**Written request:** Reproduce verbatim the records from the line containing "What is the measurement" through the end of the records, both included. Omit the pictures from your output.
####
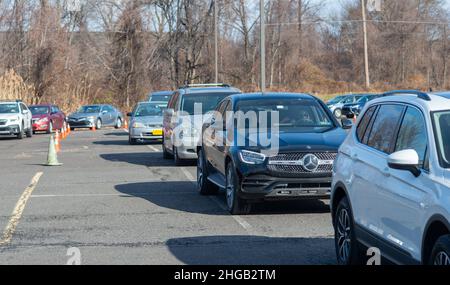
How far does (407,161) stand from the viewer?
607 centimetres

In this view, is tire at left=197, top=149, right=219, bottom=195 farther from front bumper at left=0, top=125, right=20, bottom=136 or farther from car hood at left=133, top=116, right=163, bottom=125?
front bumper at left=0, top=125, right=20, bottom=136

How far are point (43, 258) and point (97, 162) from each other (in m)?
12.1

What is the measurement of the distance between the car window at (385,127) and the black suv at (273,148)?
3.37 meters

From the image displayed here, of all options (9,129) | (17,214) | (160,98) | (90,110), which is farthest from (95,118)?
(17,214)

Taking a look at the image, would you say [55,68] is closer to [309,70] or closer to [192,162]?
[309,70]

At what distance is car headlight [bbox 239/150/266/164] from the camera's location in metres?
11.1

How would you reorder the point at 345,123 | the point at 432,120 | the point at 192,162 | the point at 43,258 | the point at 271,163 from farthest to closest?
the point at 192,162 → the point at 345,123 → the point at 271,163 → the point at 43,258 → the point at 432,120

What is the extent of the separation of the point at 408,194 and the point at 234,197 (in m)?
5.19

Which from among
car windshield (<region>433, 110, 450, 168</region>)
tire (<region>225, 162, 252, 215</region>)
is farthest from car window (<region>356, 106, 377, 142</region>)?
tire (<region>225, 162, 252, 215</region>)

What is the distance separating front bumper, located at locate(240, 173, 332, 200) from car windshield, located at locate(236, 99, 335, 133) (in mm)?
1322

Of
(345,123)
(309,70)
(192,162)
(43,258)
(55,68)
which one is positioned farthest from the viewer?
(309,70)

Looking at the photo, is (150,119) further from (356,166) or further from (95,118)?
(356,166)
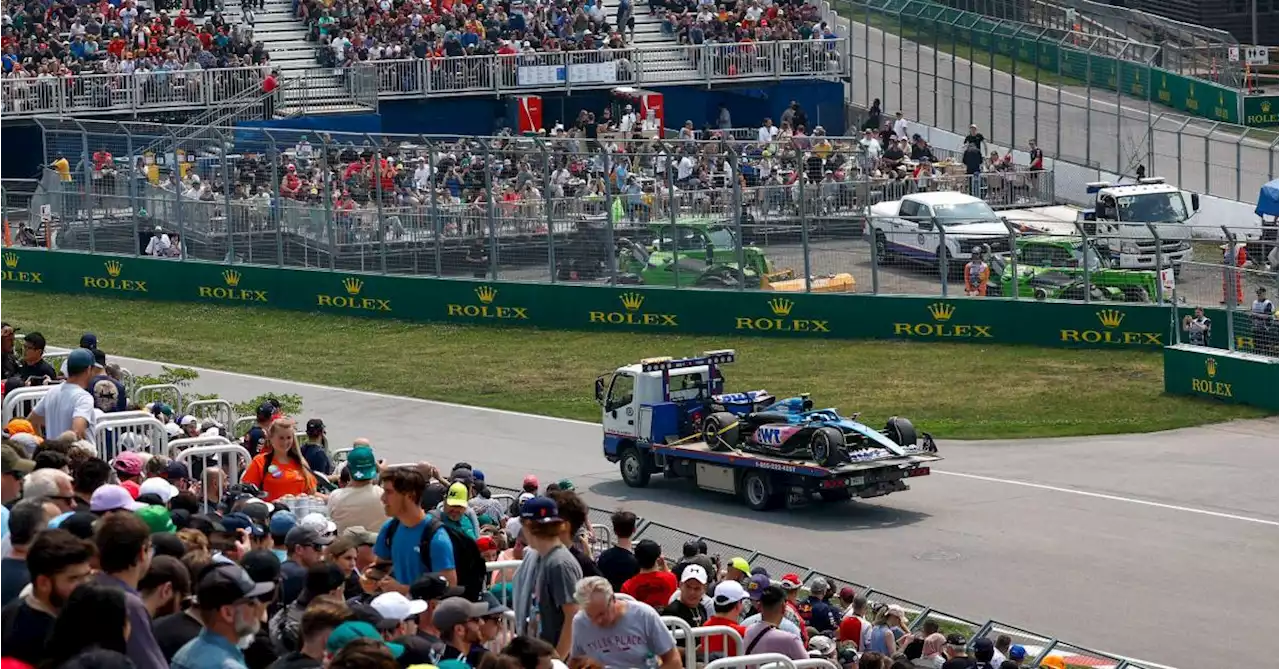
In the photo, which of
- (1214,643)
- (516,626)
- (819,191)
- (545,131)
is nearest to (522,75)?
####
**Output for this task:**
What is the measurement of the distance between the car window at (385,127) and the black suv at (273,148)?
3.37 meters

From the image displayed here, of all options (9,129) | (17,214) | (160,98) | (90,110), which is farthest from (95,118)?
(17,214)

Taking a look at the image, would you say [55,68] is closer to [309,70] or closer to [192,162]?
[309,70]

At what distance is car headlight [bbox 239/150/266/164] from the camera's location in metres?
11.1

How would you reorder the point at 345,123 | the point at 432,120 | the point at 192,162 | the point at 43,258 | the point at 271,163 from farthest to closest?
the point at 192,162 → the point at 345,123 → the point at 271,163 → the point at 43,258 → the point at 432,120

What is the extent of the separation of the point at 408,194 and the point at 234,197 (in m)?
5.19

Which from among
car windshield (<region>433, 110, 450, 168</region>)
tire (<region>225, 162, 252, 215</region>)
is farthest from car window (<region>356, 106, 377, 142</region>)?
tire (<region>225, 162, 252, 215</region>)

What is the distance separating front bumper, located at locate(240, 173, 332, 200) from car windshield, located at locate(236, 99, 335, 133) (in mm)?
1322

Of
(345,123)
(309,70)
(192,162)
(43,258)
(55,68)
which one is positioned farthest from the viewer?
(309,70)

Looking at the photo, is (150,119) further from (356,166) or further from (95,118)?
(356,166)
In the photo, which of
- (1214,643)
- (516,626)
- (819,191)
- (545,131)
is nearest to (522,75)?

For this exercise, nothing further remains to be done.